Question: Doesn’t being “gay” mean you’re acting on your same-sex attraction? Isn’t that the implication of the word?
Answer: The simple answer is yes. That’s the implication. The complex answer is that it’s a word. In the end, we have our meanings behind words that may or may not match up with others’ meanings of that word. Personally, I choose not to call myself gay… ok, yes, sometimes I do, but I don’t consider myself gay… it’s just a lot easier sometimes to say “gay” instead of “same-sex attraction” (my friend David hit on that point really well on a blog post he did over two years ago). And I’ll be honest, sometimes I’ll use the word gay to catch people’s eye when I share a post on Facebook. I promise; it works. For me though, no, I do not consider myself gay. However, the label is arbitrary to some. For example, Josh Weed refers to himself as gay, even though he’s married to a woman. My friend Benjamin calls himself gay, though he has no plans to leave the church or anything of the sort. In the end, here’s the thing: “gay” is a just word and it often changes meaning depending on who’s using it, so know who you’re talking to and clarify the use of the word if necessary.

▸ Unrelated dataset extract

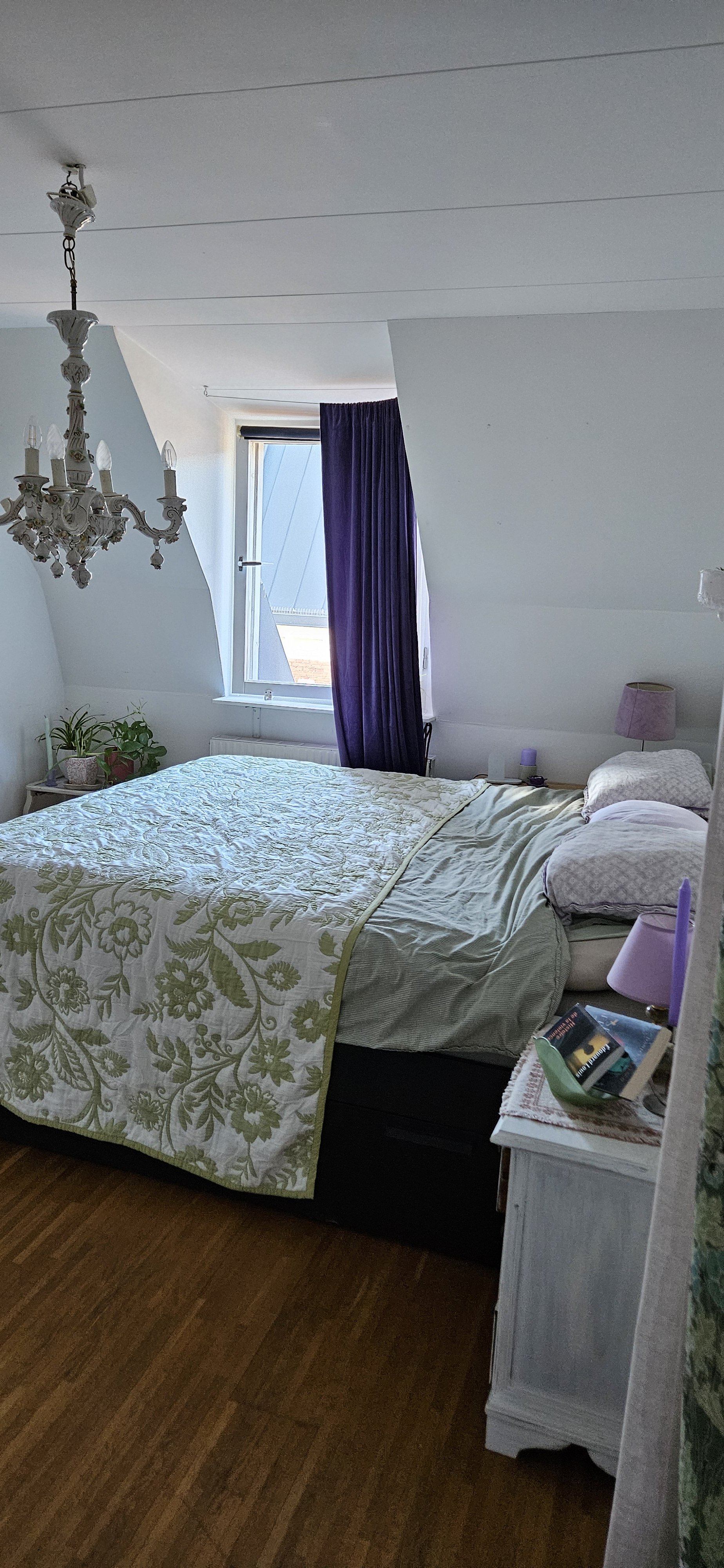 2 rok · 60 m² i Malmö – bild 8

Question: How do you feel SSA plays into your eternal identity? What do you feel it will be like after this life? Will your desires be the same?
Answer: The short answer to this question is that, in my understanding, I will not be attracted to men anymore after this life. Some people counter this belief with Alma 34:34, but I’ll counter that counter with Alma 41:5. Honestly, I feel that my SSA is both a trial and a blessing in this life. It’s a trial because I’m tempted to act out with men sexually. It’s a blessing because I enjoy a non-sexual closeness with other men that most straight guys don’t, because of the homophobic mindset of our culture. I thoroughly enjoy tight hugs (not bro-hugs, with a double pat on the back before letting go, but real hugs) from other men and having another man’s arm around me at times. After this life, the SSA won’t be necessary for me to feel that closeness with other men (because there won’t be the homophobic stigma anymore). In the end, it is a refining characteristic. It has helped me develop charity, empathy, and a degree of humility. I believe it has made me more Christ-like. In that way, I suppose it will never leave me. However, the sexual attraction to men will not be a trial for me after this life anymore. I desire righteousness, so that’s what I will receive if I live worthily.